A word consists of 9 letters of 4 consonants and 5 vowels. Three letters are chosen at random. Find the probability that more than one vowels is chosen.
At first I thought this was the answer:
$$1- (\frac{4C3}{9C3} + \frac{4C2*5C1*2}{9C3})$$
i multiplied the second part by 2 since I assumed that the vowels could be chosen first or second and the order might change.
After seeing the answer I realised that the answer should be:
$$1-(\frac{4C3}{9C3} + \frac{4C2*5C1}{9C3})$$
I got how to solve this question after looking at the answer. But I could not quite understand why my previous method was wrong. Some questions require me to multiply the combinations by a number depending on how many ways something can be done in, and some don't. What is the underlying concept?
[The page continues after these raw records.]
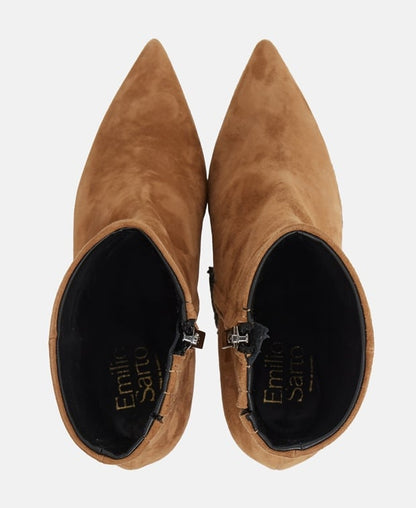 Stiefeletten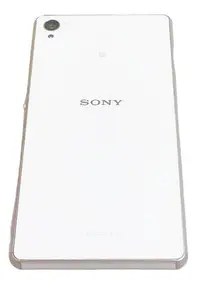 在飛比找Yahoo!奇摩拍賣優惠-╰阿曼達小舖╯ 索尼 Sony Xperia Z3 零件手機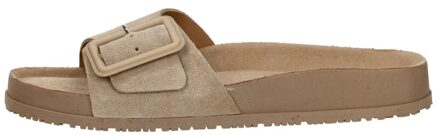 Tamaris Open Teen Taupe - 36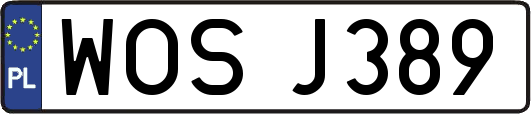 WOSJ389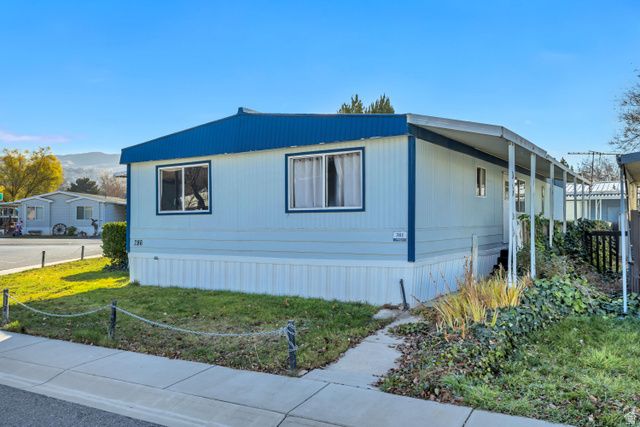 286 N LIONEL ST, North Salt Lake, UT 84054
The probability that no vowels are chosen is $\binom 43$.
Let's say exactly one vowel is picked, and two consonants are picked. This happens in $\binom 51 \times \binom 42$ ways, because we can choose the vowel out of $5$ given, and $2$ consonants out of the four given.
The order in which the consonants are picked does not matter, because we are taking combinations here, and not permutations : we do not care about the order in which the consonants are picked.
But why is that? That, is because the statement of the question asks : "the probability of one or more vowels occuring in our choice", and it starts with "three letters are chosen". There is no mention of the word order : it does not say something like "the second one should be a vowel and the third should be a consonant" or something like that. That's why, all our choices are made as combinations i.e. we don't worry about order.
So the crucial point is choice : when you are asked to choose, you don't take order into account. It would not have mattered whether you chose the vowels first, second or third, it is a property of the collection of letters that is being asked for, so a choice is being made, therefore omitting the multiplication by $2$.